Mme la présidente. La parole est à M. le ministre délégué.

M. Jean-Noël Barrot, ministre délégué auprès du ministre de lEurope et des affaires étrangères, chargé de lEurope. Monsieur le sénateur, vous posez une question essentielle, celle de la capacité de l’Union européenne à innover et à se placer à la frontière de la connaissance en matière de recherche et de développement.

Permettez-moi de vous faire part de la signature, en marge de la visite du Président de la République en Allemagne, d’un contrat pour développer la première station internationale privée, entre, d’un côté, un consortium rassemblant Airbus et deux groupes américain et japonais – l’acheteur –, et, de l’autre, une start-up franco-allemande fondée en France par une Française, Hélène Huby – le vendeur –, laquelle a conçu la première capsule européenne privée, susceptible d’approvisionner cette future station.

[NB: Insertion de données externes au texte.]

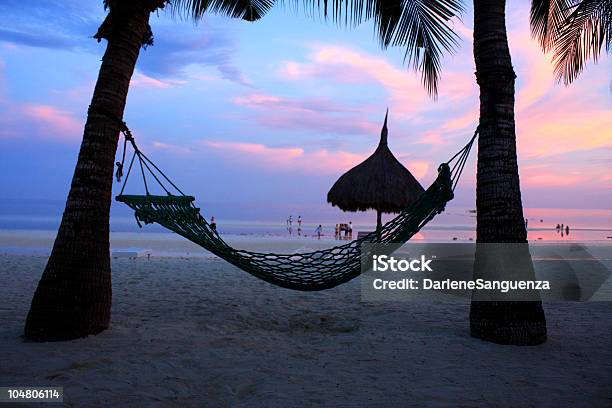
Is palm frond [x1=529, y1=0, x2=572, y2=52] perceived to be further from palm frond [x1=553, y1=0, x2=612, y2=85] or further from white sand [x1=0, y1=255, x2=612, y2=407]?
white sand [x1=0, y1=255, x2=612, y2=407]

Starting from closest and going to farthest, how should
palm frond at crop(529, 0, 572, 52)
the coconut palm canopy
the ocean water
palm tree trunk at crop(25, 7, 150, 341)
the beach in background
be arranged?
palm tree trunk at crop(25, 7, 150, 341) → palm frond at crop(529, 0, 572, 52) → the coconut palm canopy → the beach in background → the ocean water

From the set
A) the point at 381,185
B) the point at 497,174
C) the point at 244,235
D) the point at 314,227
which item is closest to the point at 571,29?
the point at 497,174

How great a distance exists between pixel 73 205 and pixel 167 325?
1140 mm

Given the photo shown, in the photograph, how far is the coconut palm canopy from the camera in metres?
8.41

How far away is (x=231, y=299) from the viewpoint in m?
5.00

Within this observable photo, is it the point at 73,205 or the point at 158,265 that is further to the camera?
A: the point at 158,265

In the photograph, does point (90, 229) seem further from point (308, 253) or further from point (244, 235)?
point (244, 235)

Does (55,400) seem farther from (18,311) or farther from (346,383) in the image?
(18,311)

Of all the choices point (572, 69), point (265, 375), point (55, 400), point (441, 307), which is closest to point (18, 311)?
point (55, 400)

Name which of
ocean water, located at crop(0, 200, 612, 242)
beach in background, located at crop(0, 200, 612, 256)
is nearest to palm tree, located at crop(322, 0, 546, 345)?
beach in background, located at crop(0, 200, 612, 256)

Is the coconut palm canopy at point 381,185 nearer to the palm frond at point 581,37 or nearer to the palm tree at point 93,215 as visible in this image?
the palm frond at point 581,37

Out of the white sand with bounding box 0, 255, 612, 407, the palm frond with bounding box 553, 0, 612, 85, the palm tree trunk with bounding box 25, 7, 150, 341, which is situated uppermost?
the palm frond with bounding box 553, 0, 612, 85

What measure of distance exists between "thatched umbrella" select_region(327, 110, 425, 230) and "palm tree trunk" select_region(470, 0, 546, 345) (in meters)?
4.66

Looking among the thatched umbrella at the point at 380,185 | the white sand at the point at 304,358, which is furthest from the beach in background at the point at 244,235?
the white sand at the point at 304,358
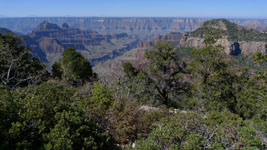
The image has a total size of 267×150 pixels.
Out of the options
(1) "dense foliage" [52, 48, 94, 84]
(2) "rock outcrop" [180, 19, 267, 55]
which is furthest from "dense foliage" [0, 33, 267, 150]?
(2) "rock outcrop" [180, 19, 267, 55]

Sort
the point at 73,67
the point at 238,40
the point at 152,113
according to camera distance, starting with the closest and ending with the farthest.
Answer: the point at 152,113 < the point at 73,67 < the point at 238,40

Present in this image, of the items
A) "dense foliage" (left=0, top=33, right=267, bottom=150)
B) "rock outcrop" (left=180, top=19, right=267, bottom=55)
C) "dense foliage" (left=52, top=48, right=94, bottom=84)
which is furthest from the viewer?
"rock outcrop" (left=180, top=19, right=267, bottom=55)

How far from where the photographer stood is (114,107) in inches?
493

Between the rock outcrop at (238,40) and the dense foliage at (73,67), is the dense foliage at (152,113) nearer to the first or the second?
the dense foliage at (73,67)

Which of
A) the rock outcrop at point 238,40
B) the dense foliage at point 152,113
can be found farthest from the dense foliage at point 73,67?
the rock outcrop at point 238,40

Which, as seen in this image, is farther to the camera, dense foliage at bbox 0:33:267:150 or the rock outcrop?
the rock outcrop

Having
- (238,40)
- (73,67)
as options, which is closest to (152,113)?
(73,67)

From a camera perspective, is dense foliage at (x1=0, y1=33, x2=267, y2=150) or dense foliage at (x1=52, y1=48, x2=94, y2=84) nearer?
dense foliage at (x1=0, y1=33, x2=267, y2=150)

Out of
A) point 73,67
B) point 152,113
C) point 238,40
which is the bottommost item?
point 152,113

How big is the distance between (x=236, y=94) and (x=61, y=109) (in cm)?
1305

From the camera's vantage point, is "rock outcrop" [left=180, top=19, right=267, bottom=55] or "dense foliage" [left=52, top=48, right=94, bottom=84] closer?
"dense foliage" [left=52, top=48, right=94, bottom=84]

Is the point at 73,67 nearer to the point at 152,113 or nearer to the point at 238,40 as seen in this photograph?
the point at 152,113

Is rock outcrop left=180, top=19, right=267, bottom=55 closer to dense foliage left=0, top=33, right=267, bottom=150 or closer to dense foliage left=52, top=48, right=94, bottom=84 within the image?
dense foliage left=52, top=48, right=94, bottom=84

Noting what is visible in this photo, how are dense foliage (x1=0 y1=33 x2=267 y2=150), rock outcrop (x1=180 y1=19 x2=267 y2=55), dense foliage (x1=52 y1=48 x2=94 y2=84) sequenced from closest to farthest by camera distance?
dense foliage (x1=0 y1=33 x2=267 y2=150), dense foliage (x1=52 y1=48 x2=94 y2=84), rock outcrop (x1=180 y1=19 x2=267 y2=55)
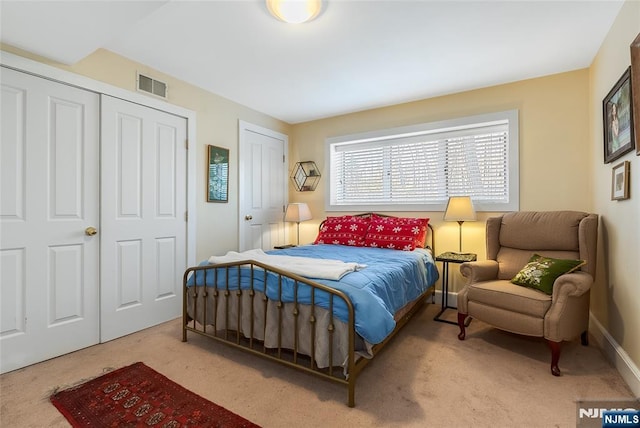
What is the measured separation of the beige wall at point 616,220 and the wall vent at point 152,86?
11.9 ft

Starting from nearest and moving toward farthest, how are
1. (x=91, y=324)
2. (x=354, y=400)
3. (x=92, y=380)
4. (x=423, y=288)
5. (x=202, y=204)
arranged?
(x=354, y=400)
(x=92, y=380)
(x=91, y=324)
(x=423, y=288)
(x=202, y=204)

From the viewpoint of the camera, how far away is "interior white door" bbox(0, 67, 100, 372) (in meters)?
2.09

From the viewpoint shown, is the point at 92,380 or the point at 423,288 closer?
the point at 92,380

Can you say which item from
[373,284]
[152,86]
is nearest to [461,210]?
[373,284]

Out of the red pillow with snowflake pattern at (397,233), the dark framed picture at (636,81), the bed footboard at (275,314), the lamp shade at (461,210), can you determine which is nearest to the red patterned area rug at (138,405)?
the bed footboard at (275,314)

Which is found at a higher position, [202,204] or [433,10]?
[433,10]

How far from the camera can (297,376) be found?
200cm

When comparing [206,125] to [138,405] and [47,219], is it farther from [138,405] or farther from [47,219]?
[138,405]

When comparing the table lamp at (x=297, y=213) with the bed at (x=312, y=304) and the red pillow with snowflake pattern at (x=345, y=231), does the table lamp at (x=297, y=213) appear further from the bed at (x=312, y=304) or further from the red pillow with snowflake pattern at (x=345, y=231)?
the bed at (x=312, y=304)

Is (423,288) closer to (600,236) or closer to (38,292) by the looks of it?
(600,236)

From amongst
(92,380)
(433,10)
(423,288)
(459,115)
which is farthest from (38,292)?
(459,115)

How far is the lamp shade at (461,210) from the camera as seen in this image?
3088 mm

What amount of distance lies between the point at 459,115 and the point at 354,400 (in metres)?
3.15

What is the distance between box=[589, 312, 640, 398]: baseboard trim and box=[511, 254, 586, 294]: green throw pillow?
1.74 feet
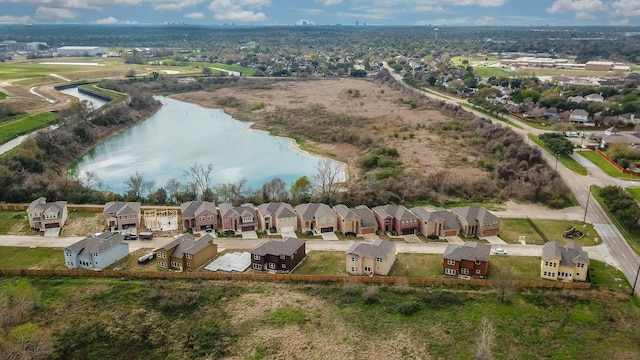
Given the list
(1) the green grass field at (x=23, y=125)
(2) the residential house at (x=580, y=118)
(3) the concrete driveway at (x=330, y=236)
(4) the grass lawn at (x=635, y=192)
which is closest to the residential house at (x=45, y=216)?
(3) the concrete driveway at (x=330, y=236)

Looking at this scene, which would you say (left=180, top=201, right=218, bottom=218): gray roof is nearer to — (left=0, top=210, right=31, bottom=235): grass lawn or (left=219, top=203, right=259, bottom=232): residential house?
(left=219, top=203, right=259, bottom=232): residential house

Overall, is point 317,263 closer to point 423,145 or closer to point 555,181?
point 555,181

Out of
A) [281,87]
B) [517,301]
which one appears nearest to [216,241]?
[517,301]

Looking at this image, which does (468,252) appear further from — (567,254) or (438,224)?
(567,254)

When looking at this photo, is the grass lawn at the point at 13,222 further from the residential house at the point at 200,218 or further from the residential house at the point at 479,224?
the residential house at the point at 479,224

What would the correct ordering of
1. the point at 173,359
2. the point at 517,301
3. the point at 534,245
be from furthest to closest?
the point at 534,245 → the point at 517,301 → the point at 173,359

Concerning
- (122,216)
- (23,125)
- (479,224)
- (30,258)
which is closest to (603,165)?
(479,224)

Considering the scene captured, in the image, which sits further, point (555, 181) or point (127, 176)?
point (127, 176)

La signature de ce contrat revêt une portée symbolique : c’est sur une initiative franco-allemande que l’innovation spatiale européenne renaît. C’est très prometteur, même si d’aucuns objecteront qu’il ne s’agit que d’une entreprise. Assurément, de nombreuses autres devront suivre pour que l’Union européenne s’illustre, dans ce domaine comme dans d’autres.

L’un des instruments les plus remarquables ayant été développés ces dernières années est le programme-cadre Horizon Europe, doté de 100 milliards d’euros qui seront consacrés au soutien aux universités, à la recherche et à l’innovation. Il est à ce point remarquable que nous négocions un accord avec la Suisse, qui veut y être associée, tant il a permis de développer l’investissement et la recherche, dans ce pays comme partout ailleurs en Europe.

Le Président de la République, dans son discours de la Sorbonne, a affiché l’objectif d’atteindre une part de 3 % du PIB européen qui serait consacrée à la recherche et au développement. Nous tâcherons de rallier nos partenaires européens à ce principe dans les semaines à venir.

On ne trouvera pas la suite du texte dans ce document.